The Hearing Trumpet is perhaps Carrington’s most well-known literary work, and it connects nicely to There but for the,  partly since Smith calls it ‘One of the most original, joyful, satisfying, and quietly visionary novels of the twentieth century in its foreword, which she wrote 😉  The story is about Marian Leatherby, a 92-year-old woman who’s son and wife send her to a pseudo-Christian women’s elderly home ran by a sir called Dr. Gambit and Mrs. Gambit. She first receives this news after she’s been gifted a hearing trumpet (hence the title) which allows her to eavesdrop on her family’s conversations- including plans to institutionalize her. Arriving at this home, however, things get… strange. The women at this elderly home all have their own, ambiguous pasts, and Marian gets caught up in a web of mysteries- especially surrounding that of a painting of a winking nun that hangs on the wall- ‘the Abbess of the Convent of Saint Barbara of Tartarus’.

This Abbess gets her own – non-linear and fantastical- narrative in the novel, forming a story within a story- and after this, Carrington’s appetite for the surreal really comes to the foreground. I don’t want to spoil too much, but the story includes a murder??, a hunger strike, freedom for the women, Marian being eaten by her double, and to top it off, an environmental apocalypse.

Smith, in the foreword, comments on The Hearing Trumpet, questioning if Carrington chose an elderly female to criticize her image as a femme-enfant, a term connected with the Surrealist movement that connotes a child-woman, who, because of her innocence and youth, which was believed to help you get closer to your unconscious. In the novel, notably, patriarchal power structures are criticized and broken down completely in favour for freedom and absurdity. However, this celebration of the feminine does not rely on some sort of essentialism; rather, conventions of gender are transgressed and deemed as non-important as a whole.

In the end, though, what these books mainly have in common, is that they both essentially tackle questions about what people remember, and how people listen, communicate with, and treat each other.
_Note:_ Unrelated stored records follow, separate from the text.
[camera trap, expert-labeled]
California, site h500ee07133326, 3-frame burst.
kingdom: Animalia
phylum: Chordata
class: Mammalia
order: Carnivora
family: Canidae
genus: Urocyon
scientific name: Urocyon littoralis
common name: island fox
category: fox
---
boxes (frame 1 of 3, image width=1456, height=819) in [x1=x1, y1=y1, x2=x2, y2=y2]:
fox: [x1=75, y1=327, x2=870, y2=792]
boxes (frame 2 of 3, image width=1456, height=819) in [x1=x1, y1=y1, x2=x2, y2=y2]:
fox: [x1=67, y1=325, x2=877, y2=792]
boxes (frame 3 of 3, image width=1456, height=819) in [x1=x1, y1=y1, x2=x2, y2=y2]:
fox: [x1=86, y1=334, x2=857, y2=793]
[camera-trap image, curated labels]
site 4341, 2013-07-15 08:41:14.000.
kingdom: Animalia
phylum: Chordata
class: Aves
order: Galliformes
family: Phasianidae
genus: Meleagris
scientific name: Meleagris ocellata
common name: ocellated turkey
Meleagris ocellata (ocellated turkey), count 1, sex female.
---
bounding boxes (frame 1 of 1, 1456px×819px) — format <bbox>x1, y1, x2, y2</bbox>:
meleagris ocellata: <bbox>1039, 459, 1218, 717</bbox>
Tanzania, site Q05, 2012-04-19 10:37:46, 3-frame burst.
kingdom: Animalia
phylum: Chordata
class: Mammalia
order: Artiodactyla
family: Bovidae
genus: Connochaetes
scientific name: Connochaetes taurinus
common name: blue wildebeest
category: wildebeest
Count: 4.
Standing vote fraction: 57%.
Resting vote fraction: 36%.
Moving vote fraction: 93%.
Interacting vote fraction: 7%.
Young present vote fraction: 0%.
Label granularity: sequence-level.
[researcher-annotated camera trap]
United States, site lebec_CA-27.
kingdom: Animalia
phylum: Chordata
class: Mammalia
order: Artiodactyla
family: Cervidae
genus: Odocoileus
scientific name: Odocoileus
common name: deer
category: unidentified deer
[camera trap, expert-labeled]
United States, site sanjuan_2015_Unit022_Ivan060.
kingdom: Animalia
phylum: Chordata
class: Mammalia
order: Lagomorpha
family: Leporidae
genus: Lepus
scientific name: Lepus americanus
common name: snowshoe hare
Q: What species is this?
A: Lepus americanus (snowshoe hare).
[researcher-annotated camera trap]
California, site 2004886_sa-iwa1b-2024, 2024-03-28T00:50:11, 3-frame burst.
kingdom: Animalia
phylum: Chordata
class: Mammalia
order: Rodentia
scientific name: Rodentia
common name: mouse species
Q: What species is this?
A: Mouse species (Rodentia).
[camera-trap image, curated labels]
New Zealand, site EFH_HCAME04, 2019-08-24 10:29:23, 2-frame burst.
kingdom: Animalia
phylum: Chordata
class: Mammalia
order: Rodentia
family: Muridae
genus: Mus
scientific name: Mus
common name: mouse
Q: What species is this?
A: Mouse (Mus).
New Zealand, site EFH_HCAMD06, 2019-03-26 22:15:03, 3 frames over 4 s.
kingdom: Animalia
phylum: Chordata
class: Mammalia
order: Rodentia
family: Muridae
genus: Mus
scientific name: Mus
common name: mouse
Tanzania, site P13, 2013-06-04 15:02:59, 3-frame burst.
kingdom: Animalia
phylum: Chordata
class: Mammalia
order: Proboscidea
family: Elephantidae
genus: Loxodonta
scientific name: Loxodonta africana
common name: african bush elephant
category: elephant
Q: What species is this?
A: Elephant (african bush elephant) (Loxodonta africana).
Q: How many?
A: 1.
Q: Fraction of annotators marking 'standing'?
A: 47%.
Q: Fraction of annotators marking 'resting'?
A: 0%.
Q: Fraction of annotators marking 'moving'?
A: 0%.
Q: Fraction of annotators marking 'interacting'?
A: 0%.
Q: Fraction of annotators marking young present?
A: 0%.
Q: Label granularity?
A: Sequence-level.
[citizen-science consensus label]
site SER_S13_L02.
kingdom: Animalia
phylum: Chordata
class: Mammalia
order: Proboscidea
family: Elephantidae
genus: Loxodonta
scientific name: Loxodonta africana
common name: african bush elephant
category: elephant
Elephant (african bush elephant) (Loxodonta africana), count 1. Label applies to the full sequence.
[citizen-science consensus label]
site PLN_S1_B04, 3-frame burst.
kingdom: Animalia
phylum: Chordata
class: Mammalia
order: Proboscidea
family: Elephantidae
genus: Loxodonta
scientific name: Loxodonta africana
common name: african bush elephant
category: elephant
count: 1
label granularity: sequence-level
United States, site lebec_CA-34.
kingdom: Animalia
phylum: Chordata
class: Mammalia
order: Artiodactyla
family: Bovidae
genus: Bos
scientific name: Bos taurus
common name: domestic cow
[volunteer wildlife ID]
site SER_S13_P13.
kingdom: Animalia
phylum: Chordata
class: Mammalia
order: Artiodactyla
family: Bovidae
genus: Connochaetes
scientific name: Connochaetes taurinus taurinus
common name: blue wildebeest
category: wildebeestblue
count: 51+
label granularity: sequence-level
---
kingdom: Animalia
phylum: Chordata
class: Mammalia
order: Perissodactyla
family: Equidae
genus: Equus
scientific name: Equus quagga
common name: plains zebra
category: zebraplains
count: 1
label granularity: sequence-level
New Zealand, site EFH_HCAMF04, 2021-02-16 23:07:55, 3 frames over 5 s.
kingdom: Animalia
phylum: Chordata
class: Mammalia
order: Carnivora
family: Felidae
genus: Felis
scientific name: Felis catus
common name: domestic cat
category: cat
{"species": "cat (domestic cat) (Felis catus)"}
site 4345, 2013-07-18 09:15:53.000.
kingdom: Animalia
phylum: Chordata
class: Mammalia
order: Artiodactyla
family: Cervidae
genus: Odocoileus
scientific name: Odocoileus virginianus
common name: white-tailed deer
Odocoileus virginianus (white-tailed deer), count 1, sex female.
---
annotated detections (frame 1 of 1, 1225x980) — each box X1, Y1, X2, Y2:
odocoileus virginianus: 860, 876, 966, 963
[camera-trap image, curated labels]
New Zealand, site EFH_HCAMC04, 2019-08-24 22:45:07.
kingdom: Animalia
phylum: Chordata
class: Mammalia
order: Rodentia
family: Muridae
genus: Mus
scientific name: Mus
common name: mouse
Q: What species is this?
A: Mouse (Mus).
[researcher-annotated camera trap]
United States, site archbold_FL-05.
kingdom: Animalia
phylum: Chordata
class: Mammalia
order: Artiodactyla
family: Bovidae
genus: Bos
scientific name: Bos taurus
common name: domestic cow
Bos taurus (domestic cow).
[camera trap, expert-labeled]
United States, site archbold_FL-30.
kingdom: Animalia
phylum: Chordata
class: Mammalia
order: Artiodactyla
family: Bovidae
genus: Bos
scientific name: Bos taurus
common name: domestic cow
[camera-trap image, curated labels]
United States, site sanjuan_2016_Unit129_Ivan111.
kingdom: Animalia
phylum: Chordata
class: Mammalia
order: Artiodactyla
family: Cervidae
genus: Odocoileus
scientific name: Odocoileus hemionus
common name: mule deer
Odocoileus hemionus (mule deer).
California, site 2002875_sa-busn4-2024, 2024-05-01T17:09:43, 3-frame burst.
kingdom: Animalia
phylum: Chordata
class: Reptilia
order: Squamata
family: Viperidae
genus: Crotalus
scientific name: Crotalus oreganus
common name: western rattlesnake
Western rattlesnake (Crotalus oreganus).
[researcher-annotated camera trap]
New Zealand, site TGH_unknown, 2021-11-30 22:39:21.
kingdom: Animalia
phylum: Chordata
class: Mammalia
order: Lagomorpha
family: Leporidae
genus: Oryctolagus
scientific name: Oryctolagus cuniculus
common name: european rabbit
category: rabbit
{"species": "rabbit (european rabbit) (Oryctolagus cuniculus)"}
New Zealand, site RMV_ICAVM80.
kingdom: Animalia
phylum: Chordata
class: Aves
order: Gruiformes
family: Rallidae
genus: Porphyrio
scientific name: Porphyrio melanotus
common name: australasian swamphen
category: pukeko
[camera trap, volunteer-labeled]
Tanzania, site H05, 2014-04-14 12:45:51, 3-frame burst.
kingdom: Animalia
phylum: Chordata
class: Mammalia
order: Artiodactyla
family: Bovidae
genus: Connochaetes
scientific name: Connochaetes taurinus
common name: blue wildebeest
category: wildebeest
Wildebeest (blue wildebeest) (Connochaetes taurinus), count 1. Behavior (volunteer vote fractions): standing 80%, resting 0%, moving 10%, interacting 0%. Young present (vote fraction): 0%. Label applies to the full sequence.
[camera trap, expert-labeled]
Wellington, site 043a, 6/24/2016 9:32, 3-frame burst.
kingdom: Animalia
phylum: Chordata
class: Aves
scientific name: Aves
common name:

In Smith’s work, this is mainly done with wordplay, and in Carrington’s work, this is done by the symbol of the hearing trumpet, and all subsequent surrealist imagery. However, there might be another reason why both of these books resonated with me.Haven’t we all been essentially stuck in a bedroom/ retirement home over the last year? I think we are looking for an escape in our own ways, one of which is books. Why not start with these two? They are both one of the funniest, unique and strange novels I have read in the last few months; and you should read them too.